- **INSTRUCTIONS TO FOLLOW**
Copy all of the following material verbatim, omitting the pictures from your reproduction.

Start of EXERCISE DATA

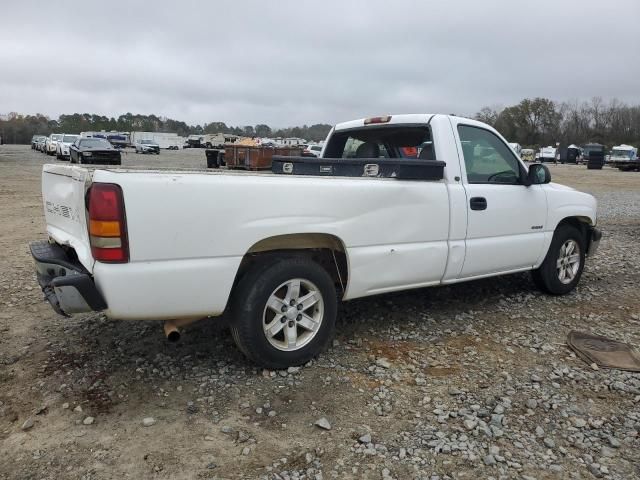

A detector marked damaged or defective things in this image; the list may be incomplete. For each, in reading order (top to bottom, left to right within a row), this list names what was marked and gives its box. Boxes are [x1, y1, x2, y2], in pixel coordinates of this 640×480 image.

damaged bumper [30, 239, 107, 316]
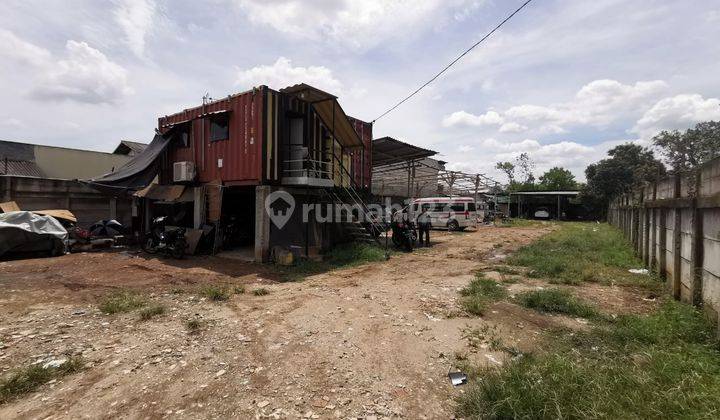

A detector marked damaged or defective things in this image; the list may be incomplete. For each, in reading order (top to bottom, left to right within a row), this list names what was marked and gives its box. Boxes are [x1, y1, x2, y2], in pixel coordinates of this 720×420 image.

rusty container wall [159, 88, 266, 185]
rusty container wall [348, 117, 372, 191]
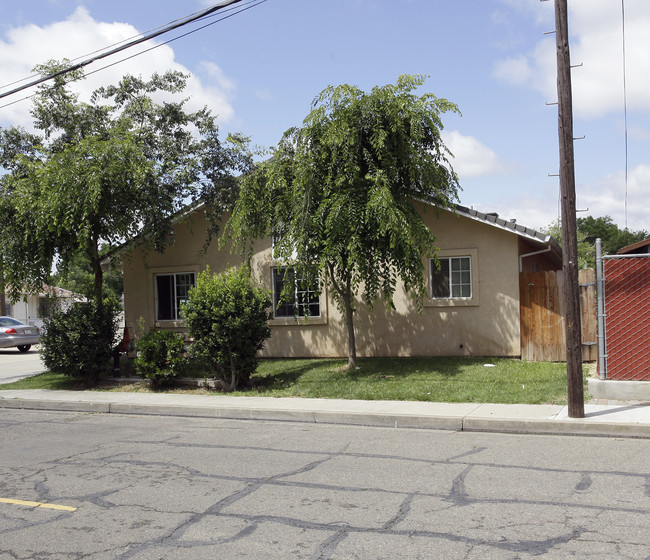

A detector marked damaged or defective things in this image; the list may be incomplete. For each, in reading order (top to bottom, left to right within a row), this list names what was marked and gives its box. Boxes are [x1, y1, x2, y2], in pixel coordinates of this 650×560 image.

cracked asphalt road [1, 410, 648, 556]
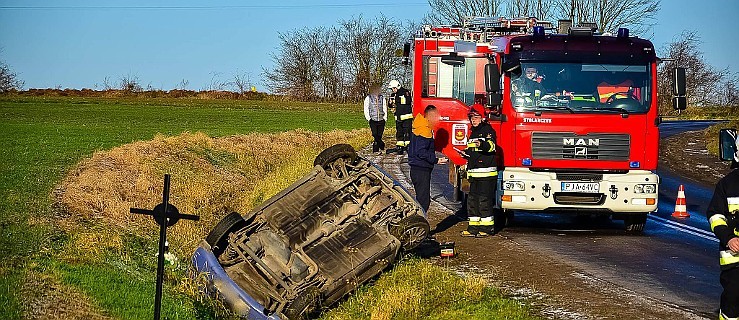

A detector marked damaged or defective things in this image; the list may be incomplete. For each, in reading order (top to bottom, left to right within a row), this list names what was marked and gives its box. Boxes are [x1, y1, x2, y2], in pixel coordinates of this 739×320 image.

overturned car [194, 144, 430, 318]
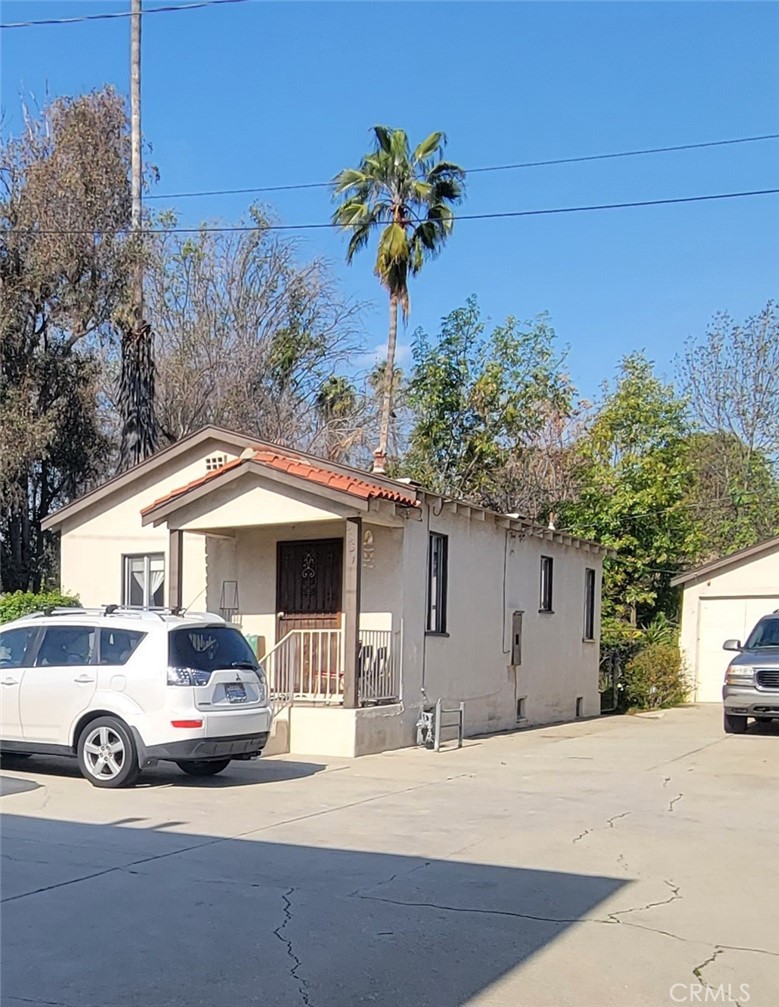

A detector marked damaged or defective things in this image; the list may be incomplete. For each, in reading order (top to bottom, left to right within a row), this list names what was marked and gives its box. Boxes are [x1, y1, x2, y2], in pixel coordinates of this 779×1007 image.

End of EXERCISE DATA

- **PROBLEM SOLUTION**
A detector marked damaged or defective things in this image; the list may be incomplete. For each, in reading order (top to bottom, left to right within a row), this list names what was marked and gives its box. Boxes are [x1, y1, x2, y2], in pixel coordinates of this 640×480 image.

damaged bumper [30, 239, 107, 316]

A detector marked damaged or defective things in this image; the list may be incomplete. For each, in reading order (top to bottom, left to right within a row), this list names what was marked and gives its box. Boxes are [x1, y1, x2, y2], in pixel coordinates of this 720×420 image.

rusty container wall [159, 88, 266, 185]
rusty container wall [348, 117, 372, 191]

A detector marked damaged or defective things in this image; the list may be incomplete. For each, in reading order (top to bottom, left to right within a row), this list names what was marked and gives its box. Boxes are [x1, y1, x2, y2], in pixel coordinates of this 650×560 image.

cracked asphalt road [1, 410, 648, 556]

A detector marked damaged or defective things in this image; the list may be incomplete. For each, in reading order (top to bottom, left to right within a row), this list names what was marked and gives its box. Boxes are [x1, y1, x2, y2], in pixel coordinates of this 739×320 image.

overturned car [194, 144, 430, 318]

A detector marked damaged or defective things in this image; the list may be incomplete. For each, in reading order (top to bottom, left to right within a row), this list names what was marked and gives its box. Boxes are [x1, y1, x2, y2], in pixel coordinates of this 779×1007 image.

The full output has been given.